Do not interrupt. It’s impolite to interrupt or over-speak. Give someone time and respect to finish their thought.
Do not finish their sentence. It’s disrespectful, and it suggests that you think you’re smarter, faster, or don’t have time and need them to hurry. Employ a little patience, and let them finish their thoughts. You might be surprised by how much more they have to say — and how much more you may learn.

Do not compose your response while someone is speaking. If you’re doing that, you can’t be listening attentively.
Curb your enthusiasm. Don’t immediately add your similar story, and make it about you. It comes across as a “one-up.” It’s okay to mention you had a similar situation, you’re relating and creating a connection. But withstand the urge to elaborate extensively and shift the focus to you.

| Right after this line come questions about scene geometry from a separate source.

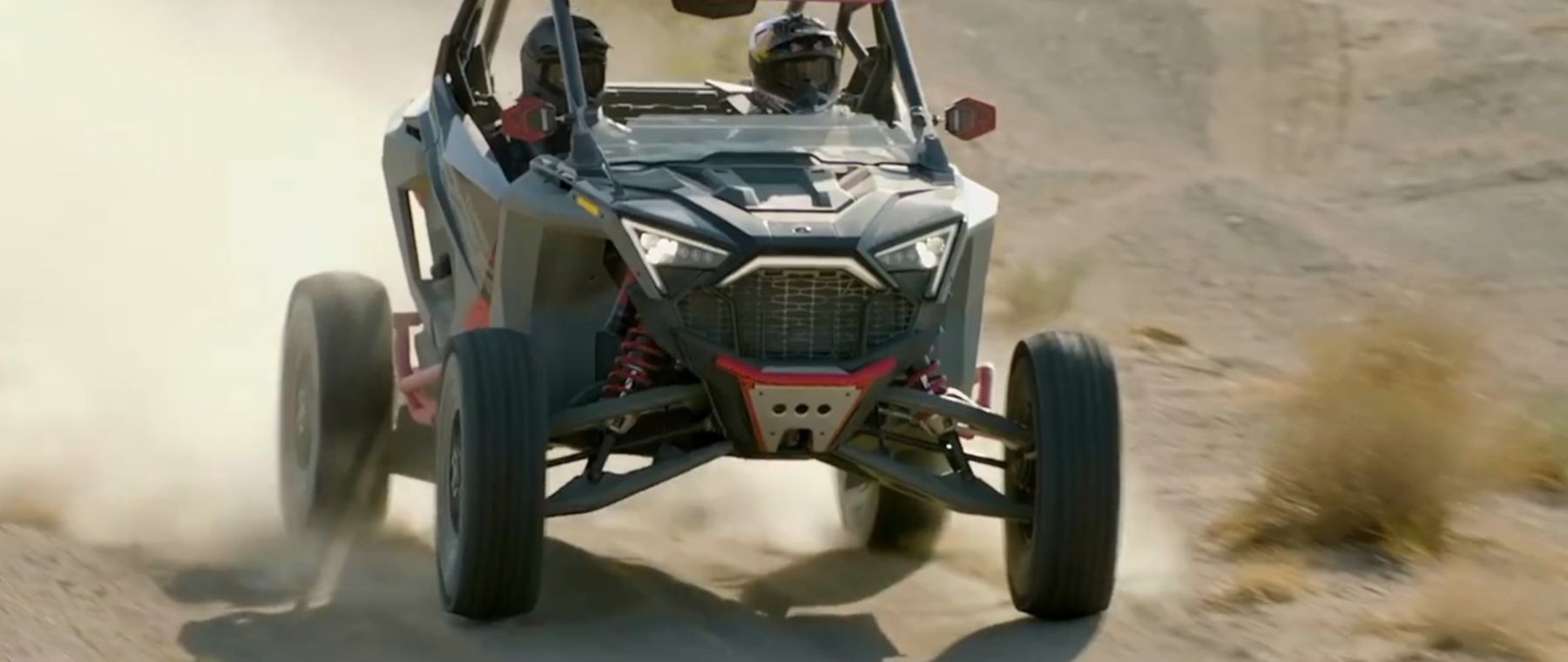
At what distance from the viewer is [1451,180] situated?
1830 cm

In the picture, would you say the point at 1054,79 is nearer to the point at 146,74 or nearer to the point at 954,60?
the point at 954,60

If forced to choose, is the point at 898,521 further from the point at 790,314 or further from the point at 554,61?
the point at 790,314

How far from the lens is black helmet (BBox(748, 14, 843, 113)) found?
896cm

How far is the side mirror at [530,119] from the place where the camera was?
7871 millimetres

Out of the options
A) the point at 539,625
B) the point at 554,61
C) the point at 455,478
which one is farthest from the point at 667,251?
the point at 554,61

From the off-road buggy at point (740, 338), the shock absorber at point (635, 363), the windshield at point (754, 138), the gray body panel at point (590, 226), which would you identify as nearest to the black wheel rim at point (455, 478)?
the off-road buggy at point (740, 338)

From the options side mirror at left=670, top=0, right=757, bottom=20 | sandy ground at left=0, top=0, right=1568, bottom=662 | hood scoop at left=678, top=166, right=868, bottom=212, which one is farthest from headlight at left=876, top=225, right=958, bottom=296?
side mirror at left=670, top=0, right=757, bottom=20

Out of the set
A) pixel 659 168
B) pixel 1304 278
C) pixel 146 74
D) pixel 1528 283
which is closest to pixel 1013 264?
pixel 1304 278

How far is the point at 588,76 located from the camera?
8.82m

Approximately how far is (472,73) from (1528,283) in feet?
27.7

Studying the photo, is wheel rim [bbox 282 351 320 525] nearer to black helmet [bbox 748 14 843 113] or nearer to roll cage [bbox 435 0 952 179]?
roll cage [bbox 435 0 952 179]

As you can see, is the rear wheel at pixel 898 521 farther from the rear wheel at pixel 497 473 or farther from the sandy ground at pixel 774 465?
the rear wheel at pixel 497 473

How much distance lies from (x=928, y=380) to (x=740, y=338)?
0.65 metres

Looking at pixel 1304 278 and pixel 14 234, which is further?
pixel 1304 278
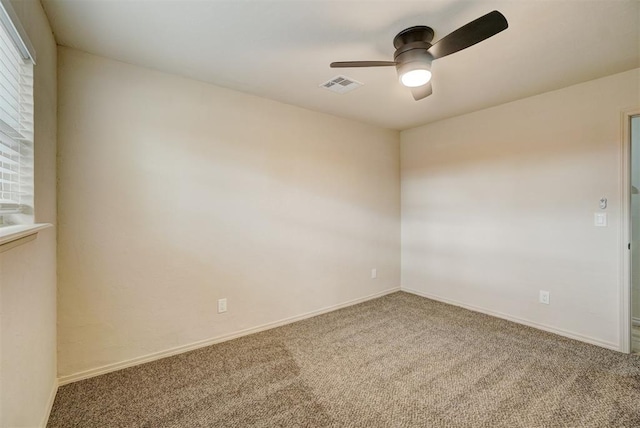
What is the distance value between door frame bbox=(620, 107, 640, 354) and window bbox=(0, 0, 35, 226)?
4029mm

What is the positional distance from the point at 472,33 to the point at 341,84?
1289 millimetres

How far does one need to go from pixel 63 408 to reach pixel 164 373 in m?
0.56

  1. Respond appropriately. There are often natural pauses that occur in conversation where it’s appropriate for the non-speaking party to chime in. If you’re listening attentively, you’ll hear them, and you can respond appropriately. If you want to, feel free to ask questions to clarify what you heard. This signals that you’re listening, and more importantly, that you hear what you’re being told. Note, it’s okay to disagree. Just do so in a respectful manner. That way you can continue the dialogue, and with it, an opportunity for learning.

There are many benefits of being a good listener in personal and professional life, such as building trust and becoming more productive as you absorb new, or potentially more nuanced information. You will also benefit from improved communication, which will prevent misunderstandings, wasted time, and frustration.